因みに、ショルツェらは、この species 概念{を、も}理解し損ねている。本概念の構成に
不可欠な「ラベル付け」を認めないのだから、理解できるはずがない。(山下剛の解説
なお、Wikipedia にあるショルツェらの「 ... 不等式は無意味になる」という言い草は、
species や multiradial の概念を理解していないことの自白に等しい。
# 別記事で述べたように、ショルツとスティクスが発表した多少とも数学的内容を含む
# 文書で最も詳細なものは[SS2018-8] であり、上記の言い草は、その結論部分に多少文学的
# 修飾を加えているだけ。そして、[SS2018-8] は、その前身[SS2018-5] と共に、望月の報告
# [Rpt2018] および「反批判」の [Cmt2018-5] と [Cmt2018-8] によって粉砕されている。
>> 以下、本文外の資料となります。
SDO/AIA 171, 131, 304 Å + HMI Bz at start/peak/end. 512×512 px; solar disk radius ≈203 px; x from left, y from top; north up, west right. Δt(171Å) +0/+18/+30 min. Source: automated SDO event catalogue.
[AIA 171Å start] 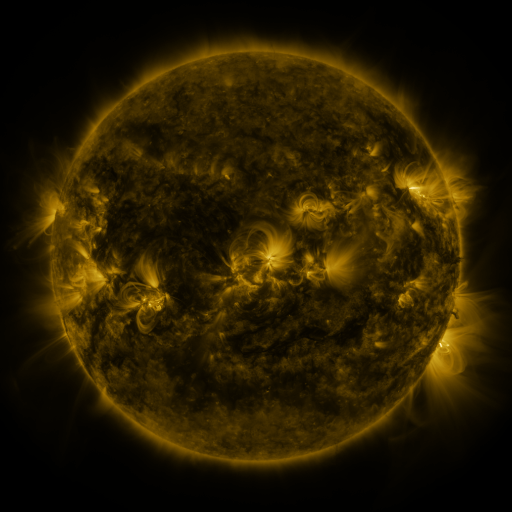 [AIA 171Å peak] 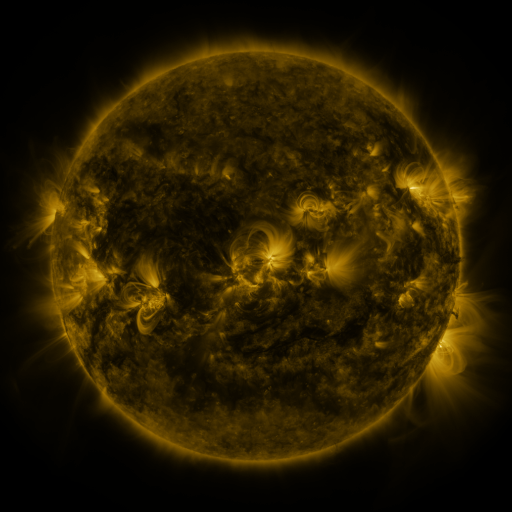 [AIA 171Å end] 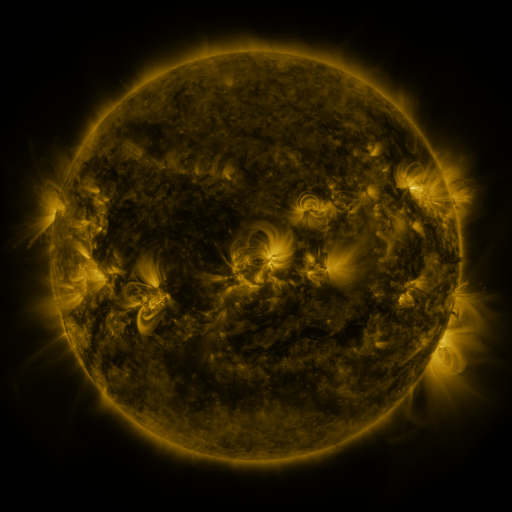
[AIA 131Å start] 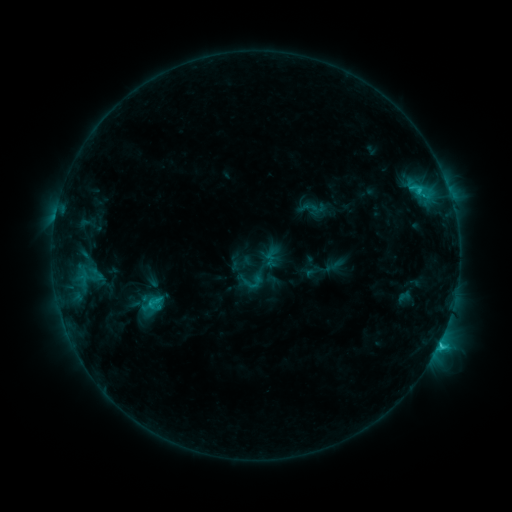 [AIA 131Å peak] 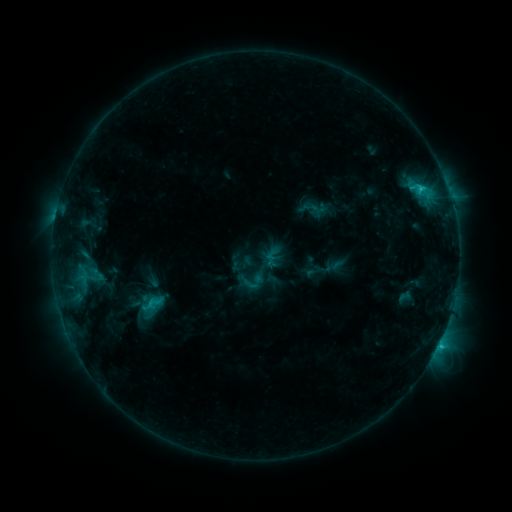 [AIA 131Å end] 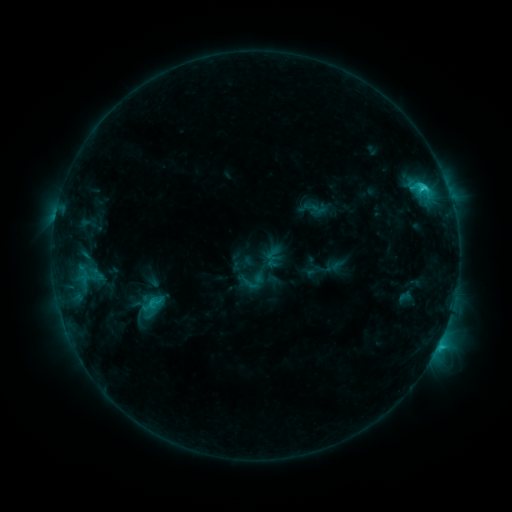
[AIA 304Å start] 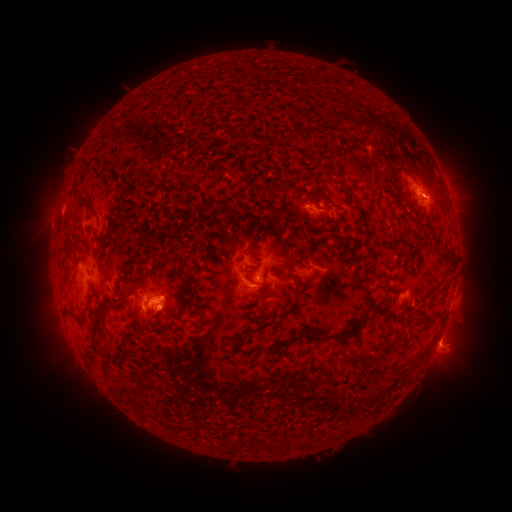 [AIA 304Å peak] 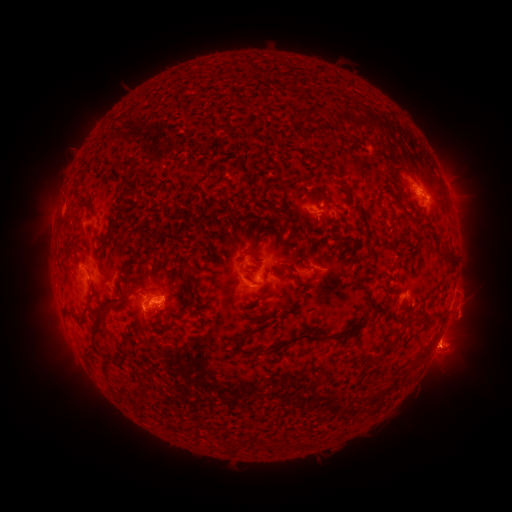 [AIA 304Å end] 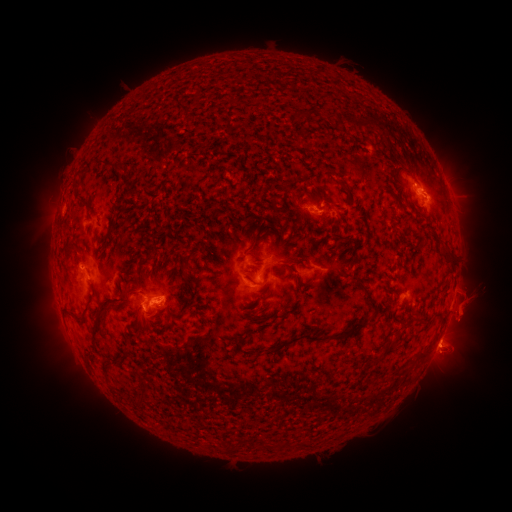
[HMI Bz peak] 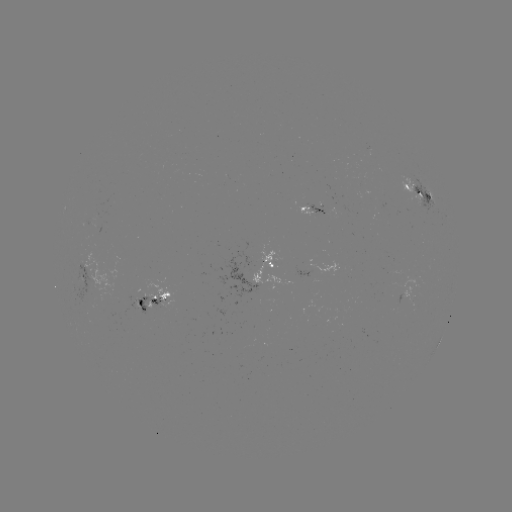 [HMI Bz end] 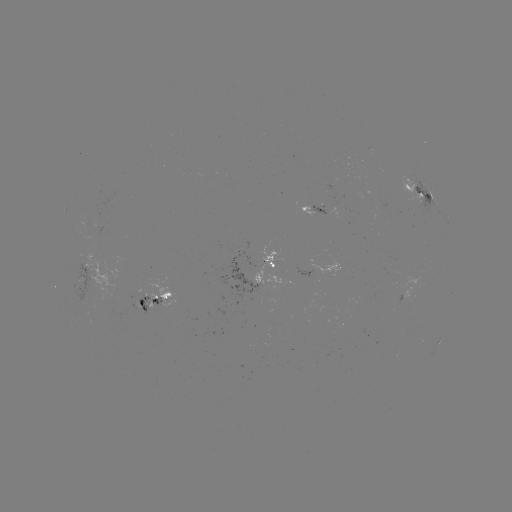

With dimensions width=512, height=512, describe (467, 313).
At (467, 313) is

RCS-IUT の間違いに基づくデマに過ぎないので、言及の必要性自体が疑問。前掲の望月や
山下の指摘で間違いであることは明らか(「ショルツェからの再反論が存在しない」事は、
以前の Wikipedia では言及されていた)。

それにしても、もうそろそろ、Wikipedia での宇宙際タイヒミュラー理論の記述を「数学理論の
説明」らしくすべきではないだろうか。つまり、主要(ないし基本)概念や主要な命題こそが
主な記述内容であるべきで、ショルツェのデマについての記述など、どうでもよいことのはず。
「数学理論の説明」は、例えば、モース理論岩澤理論の説明のようであるべきだ。